Problem :: Could you restate, exactly and with nothing added, the lines from the start of the data through the line that holds "Hanse 410 Marius", leaving the pictures out?

►

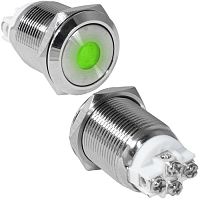 GQ19F-10ZD/G/N off-on | код 117187 | Ruichi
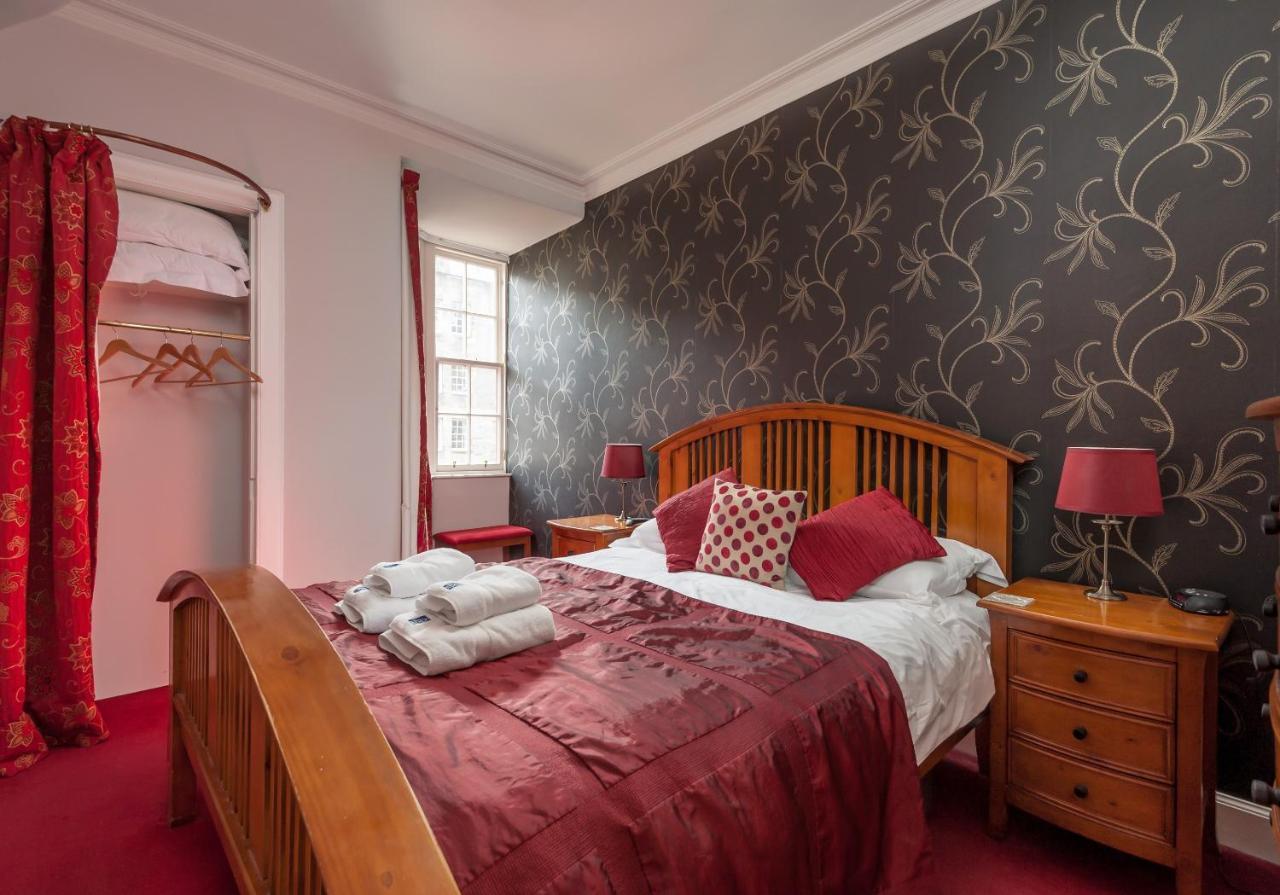 Ladystairs 1 Royal Mile Apartment Edinburgh Ngoại thất bức ảnh
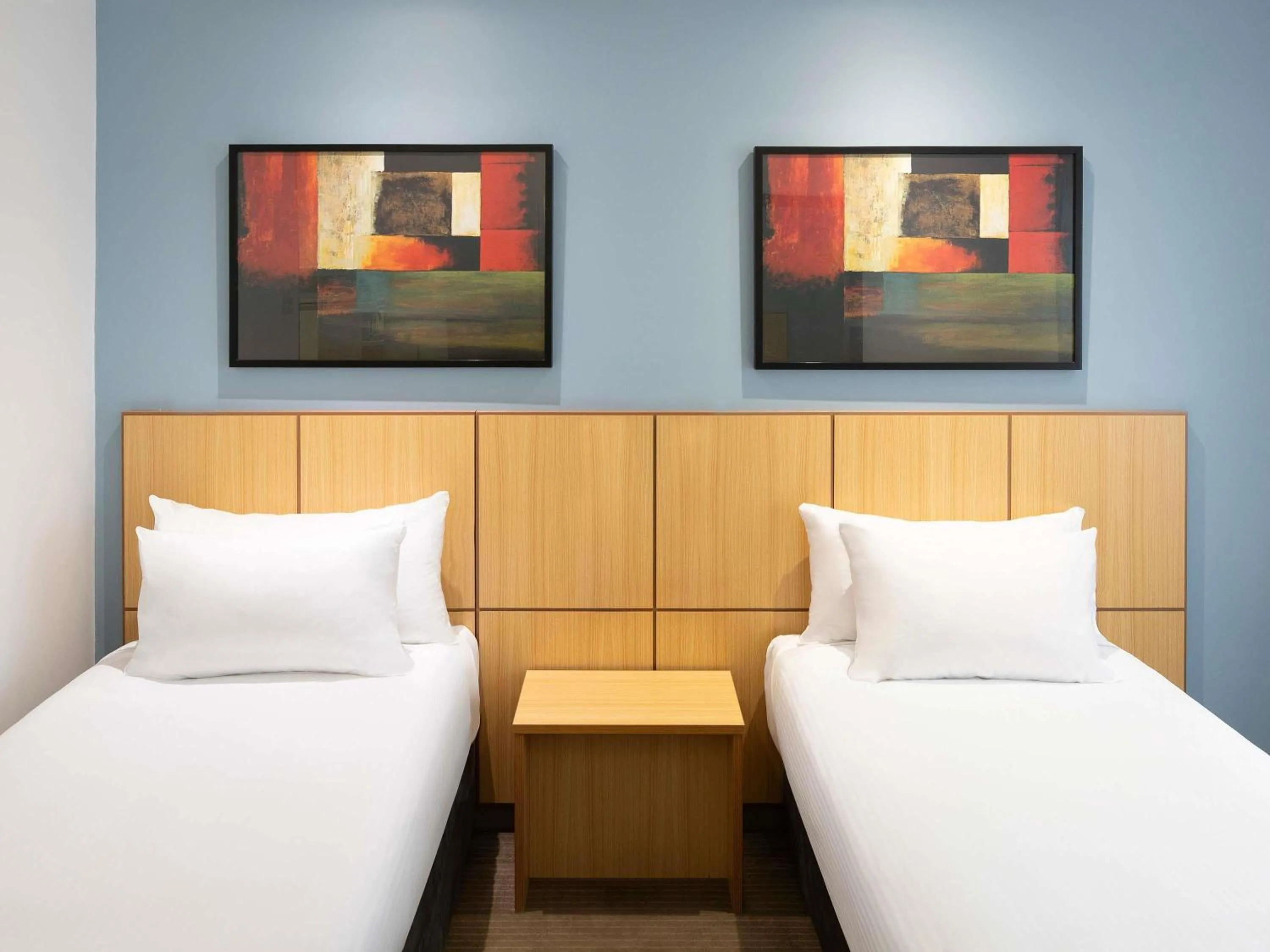 Bedroom, Bed in Mercure Brisbane Garden City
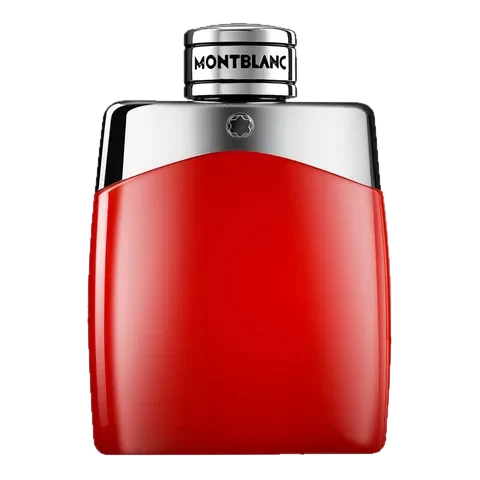 Montblanc Legend Red perfume bottle
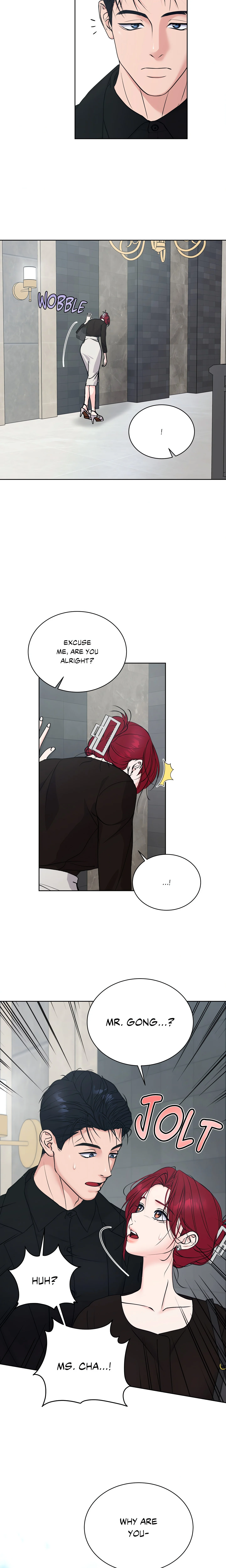 Nailing the Assignment (Uncensored) chapter 6 page 2
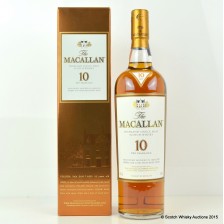 MACALLAN 10 YEAR OLD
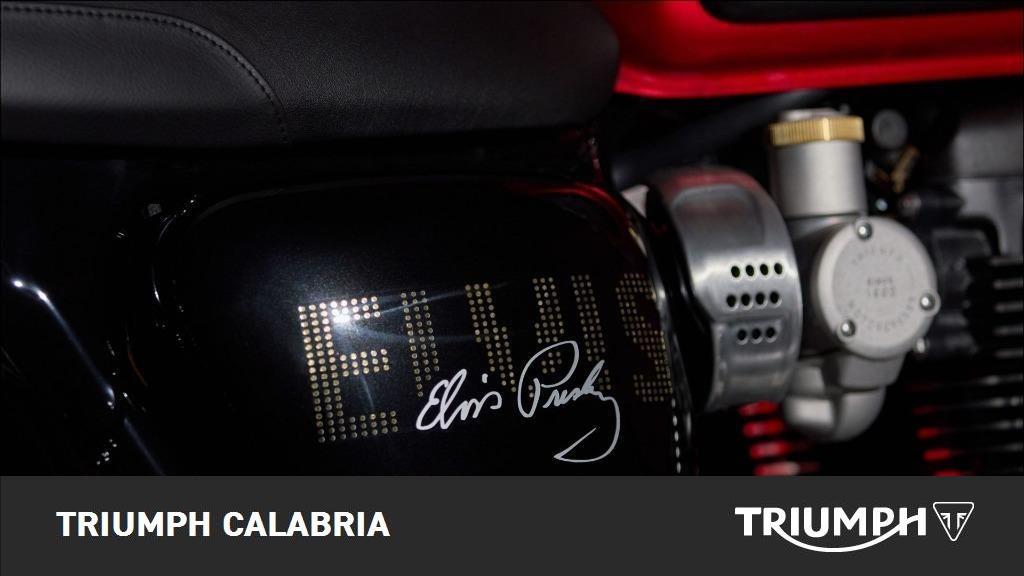 TRIUMPH Bonneville 1200 T120 Elvis Abs E5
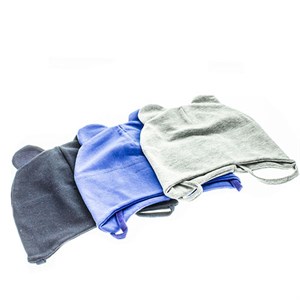 Шапка детская для мальчика 100% хлопок  (0606-22) - фото 25946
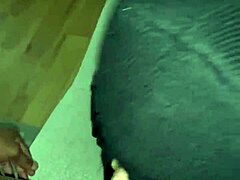 Mask Black Cock Suck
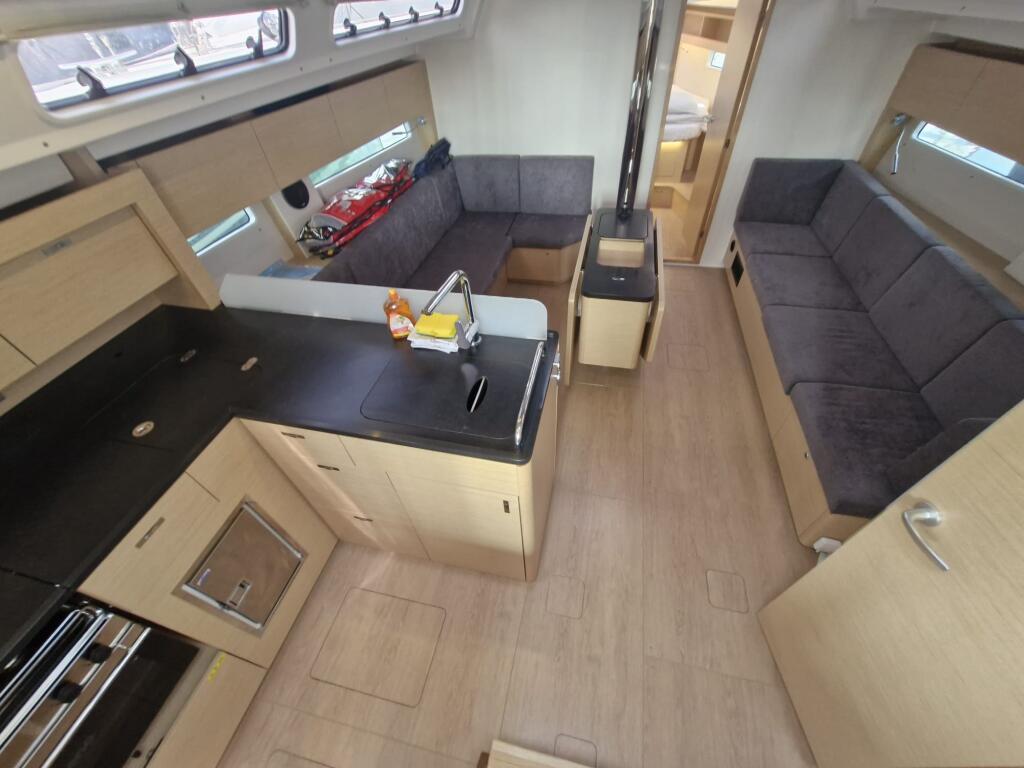 Hanse 410 Marius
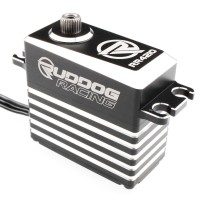 RUDDOG Racing RR4210 HV Brushless Standard Size Servo (0.10s|42kg) RP-0709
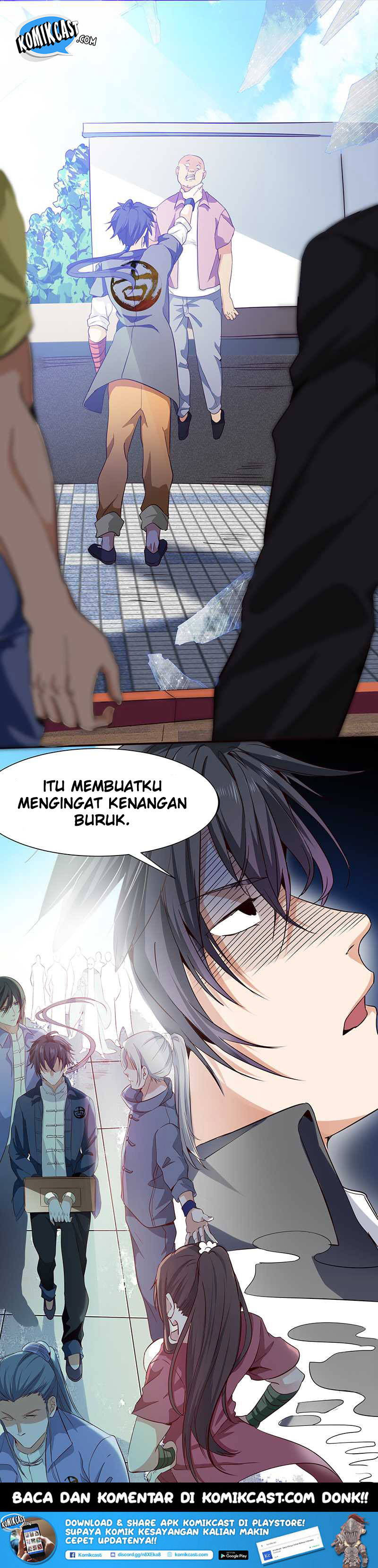 First Rate Master Chapter 05 Gambar 21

◄

Task output ::
 GQ19F-10ZD/G/N off-on | код 117187 | Ruichi
 Ladystairs 1 Royal Mile Apartment Edinburgh Ngoại thất bức ảnh
 Bedroom, Bed in Mercure Brisbane Garden City
 Montblanc Legend Red perfume bottle
 Nailing the Assignment (Uncensored) chapter 6 page 2
 MACALLAN 10 YEAR OLD
 TRIUMPH Bonneville 1200 T120 Elvis Abs E5
 Шапка детская для мальчика 100% хлопок  (0606-22) - фото 25946
 Mask Black Cock Suck
 Hanse 410 Marius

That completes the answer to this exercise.